More than half of all children live in households with insufficient income. The scarcity of monetary resources has an impact on all dimensions of wellbeing: the possibilities for education, access to medicine, proper nutrition, etc. Furthermore, this shows that despite the extensive coverage of current social protection programs and their precise targeting, they are not sufficient to cover family budgetary needs. These figures may increase due to the connection between this dimension and others analyzed herein: principally single-parent households and difficulties related to the labor market.

The seriousness of the situation can be assessed by the number of vulnerabilities faced by a child or adolescent. The number of children who do not face any kind of risk is very low in Argentina: 8.6%. The rest of the population under 18 years old faces some type of vulnerability. The number is also low for those who confront six vulnerabilities all together: 2.9%. Vulnerability originating in the labor market is clearly the one with the greatest weight.

Conclusions and agenda

Due to preexisting social and economic conditions, the country’s children constitute a population at risk from the pandemic. Based on the indicators examined, more than half of all children may be in conditions of social vulnerability. This means more than 2.5 million children under 18 years of age. This figure is even higher when the interrelated impact of all the dimensions considered herein is taken into account.

It remains for future inquiries to assess the effect of school non-attendance in relation to the resources available in the home. Internet connectivity and availability of an access device (a home computer) is key in this regard. The starting point for such an investigation is an intuitive idea that is thought to be true: the negative effect of isolation can be partially mitigated if children have access to these alternatives. In this sense, the lack of connectivity and of the means to access connectivity represents a vulnerability factor in the current health crisis.
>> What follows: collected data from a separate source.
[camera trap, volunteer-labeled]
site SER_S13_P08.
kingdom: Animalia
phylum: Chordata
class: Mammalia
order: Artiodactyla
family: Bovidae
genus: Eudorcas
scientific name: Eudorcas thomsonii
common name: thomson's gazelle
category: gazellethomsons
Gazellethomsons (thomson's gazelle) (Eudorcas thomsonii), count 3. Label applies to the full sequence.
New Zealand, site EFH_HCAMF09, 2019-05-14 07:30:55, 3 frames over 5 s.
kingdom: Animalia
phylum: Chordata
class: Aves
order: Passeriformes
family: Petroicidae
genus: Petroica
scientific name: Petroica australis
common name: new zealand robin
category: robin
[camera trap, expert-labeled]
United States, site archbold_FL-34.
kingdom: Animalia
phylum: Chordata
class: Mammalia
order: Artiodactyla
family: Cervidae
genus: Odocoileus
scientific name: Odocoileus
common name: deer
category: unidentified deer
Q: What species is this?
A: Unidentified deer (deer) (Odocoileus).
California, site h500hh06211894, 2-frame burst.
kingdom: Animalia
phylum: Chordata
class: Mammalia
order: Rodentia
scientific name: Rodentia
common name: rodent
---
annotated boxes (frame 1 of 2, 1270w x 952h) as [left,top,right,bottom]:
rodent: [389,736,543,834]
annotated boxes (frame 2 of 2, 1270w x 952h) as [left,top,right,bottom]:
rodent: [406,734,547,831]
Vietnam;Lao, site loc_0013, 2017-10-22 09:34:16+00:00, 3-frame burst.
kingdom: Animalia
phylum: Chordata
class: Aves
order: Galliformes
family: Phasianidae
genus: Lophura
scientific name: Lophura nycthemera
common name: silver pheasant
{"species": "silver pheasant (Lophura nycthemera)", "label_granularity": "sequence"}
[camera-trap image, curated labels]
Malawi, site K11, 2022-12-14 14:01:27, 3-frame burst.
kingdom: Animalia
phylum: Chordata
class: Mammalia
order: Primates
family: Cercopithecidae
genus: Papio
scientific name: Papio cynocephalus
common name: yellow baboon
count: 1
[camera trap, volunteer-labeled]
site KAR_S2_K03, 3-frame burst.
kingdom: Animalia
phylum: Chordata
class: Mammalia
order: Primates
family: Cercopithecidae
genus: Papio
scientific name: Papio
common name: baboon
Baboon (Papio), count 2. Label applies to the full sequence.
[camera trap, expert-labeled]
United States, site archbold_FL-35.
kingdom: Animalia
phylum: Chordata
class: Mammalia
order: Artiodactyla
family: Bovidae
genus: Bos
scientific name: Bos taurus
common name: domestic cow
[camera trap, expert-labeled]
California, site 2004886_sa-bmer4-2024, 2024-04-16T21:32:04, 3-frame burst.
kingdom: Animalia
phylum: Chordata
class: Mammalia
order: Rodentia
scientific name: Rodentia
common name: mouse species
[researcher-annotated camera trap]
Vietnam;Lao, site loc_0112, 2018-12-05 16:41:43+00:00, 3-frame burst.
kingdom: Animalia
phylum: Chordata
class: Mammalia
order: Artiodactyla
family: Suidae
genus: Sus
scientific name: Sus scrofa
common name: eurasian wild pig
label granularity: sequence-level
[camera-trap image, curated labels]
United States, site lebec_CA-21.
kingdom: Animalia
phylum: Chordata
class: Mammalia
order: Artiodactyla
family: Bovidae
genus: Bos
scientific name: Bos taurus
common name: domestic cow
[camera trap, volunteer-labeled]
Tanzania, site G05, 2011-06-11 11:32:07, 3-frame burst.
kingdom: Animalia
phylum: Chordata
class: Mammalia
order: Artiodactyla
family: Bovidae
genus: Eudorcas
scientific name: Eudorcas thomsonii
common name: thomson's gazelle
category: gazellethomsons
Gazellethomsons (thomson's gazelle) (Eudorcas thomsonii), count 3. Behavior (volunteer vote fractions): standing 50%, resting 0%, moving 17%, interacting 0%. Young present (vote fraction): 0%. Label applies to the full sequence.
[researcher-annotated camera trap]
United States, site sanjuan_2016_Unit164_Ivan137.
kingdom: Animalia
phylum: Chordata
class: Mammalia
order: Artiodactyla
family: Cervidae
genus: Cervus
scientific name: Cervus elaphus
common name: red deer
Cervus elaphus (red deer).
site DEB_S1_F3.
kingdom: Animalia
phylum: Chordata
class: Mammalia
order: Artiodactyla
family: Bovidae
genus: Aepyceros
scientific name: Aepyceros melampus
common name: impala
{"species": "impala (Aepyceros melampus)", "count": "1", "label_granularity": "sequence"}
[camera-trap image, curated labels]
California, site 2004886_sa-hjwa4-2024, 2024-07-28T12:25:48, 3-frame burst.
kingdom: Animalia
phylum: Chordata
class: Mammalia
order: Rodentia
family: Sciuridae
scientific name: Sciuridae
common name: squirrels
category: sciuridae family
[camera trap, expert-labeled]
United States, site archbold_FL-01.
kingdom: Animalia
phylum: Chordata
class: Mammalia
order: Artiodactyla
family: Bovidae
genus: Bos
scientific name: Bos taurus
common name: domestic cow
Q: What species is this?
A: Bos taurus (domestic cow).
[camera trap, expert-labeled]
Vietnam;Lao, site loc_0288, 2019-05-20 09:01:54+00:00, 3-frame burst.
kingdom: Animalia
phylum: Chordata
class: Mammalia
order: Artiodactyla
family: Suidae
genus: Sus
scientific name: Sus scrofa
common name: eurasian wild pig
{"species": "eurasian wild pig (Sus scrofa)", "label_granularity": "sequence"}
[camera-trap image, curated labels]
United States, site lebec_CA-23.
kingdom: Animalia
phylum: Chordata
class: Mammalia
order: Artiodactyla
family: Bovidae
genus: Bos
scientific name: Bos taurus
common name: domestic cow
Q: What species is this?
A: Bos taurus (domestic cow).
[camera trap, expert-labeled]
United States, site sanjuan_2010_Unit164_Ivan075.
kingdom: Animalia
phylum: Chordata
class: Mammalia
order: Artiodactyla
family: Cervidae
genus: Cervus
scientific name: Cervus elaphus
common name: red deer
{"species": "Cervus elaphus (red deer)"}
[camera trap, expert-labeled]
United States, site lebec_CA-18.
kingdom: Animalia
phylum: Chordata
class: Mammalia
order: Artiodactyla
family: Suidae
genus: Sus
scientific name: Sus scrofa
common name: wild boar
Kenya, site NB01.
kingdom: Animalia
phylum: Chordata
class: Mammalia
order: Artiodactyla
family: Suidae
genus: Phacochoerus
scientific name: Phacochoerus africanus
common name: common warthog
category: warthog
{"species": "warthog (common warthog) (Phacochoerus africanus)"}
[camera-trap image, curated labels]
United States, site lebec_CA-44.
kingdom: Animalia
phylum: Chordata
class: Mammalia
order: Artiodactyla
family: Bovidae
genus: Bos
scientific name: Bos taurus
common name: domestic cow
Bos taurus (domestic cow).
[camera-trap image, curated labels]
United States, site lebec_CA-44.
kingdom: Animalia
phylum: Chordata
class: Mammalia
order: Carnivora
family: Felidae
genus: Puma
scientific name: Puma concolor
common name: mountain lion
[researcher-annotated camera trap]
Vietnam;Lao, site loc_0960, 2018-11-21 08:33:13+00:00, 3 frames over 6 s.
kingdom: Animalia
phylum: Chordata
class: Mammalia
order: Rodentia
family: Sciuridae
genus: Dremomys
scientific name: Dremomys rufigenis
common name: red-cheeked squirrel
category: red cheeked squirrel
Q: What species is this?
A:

In this regard, still preliminary evidence shows that in the lowest quintile of family income, 75% of children do not have computers at home and 36% do not have internet access. These figures contrast sharply with those for children in quintile 5: 5% without computers and 2% without internet access.[2]

[1] To understand the dimensions involved in multidimensional poverty, see Paz (2019).

[2] This data comes from the Encuesta Permanente de Hogares (EPH) Access and Use of Information and Communication Technologies Module, 4th quarter of 2018.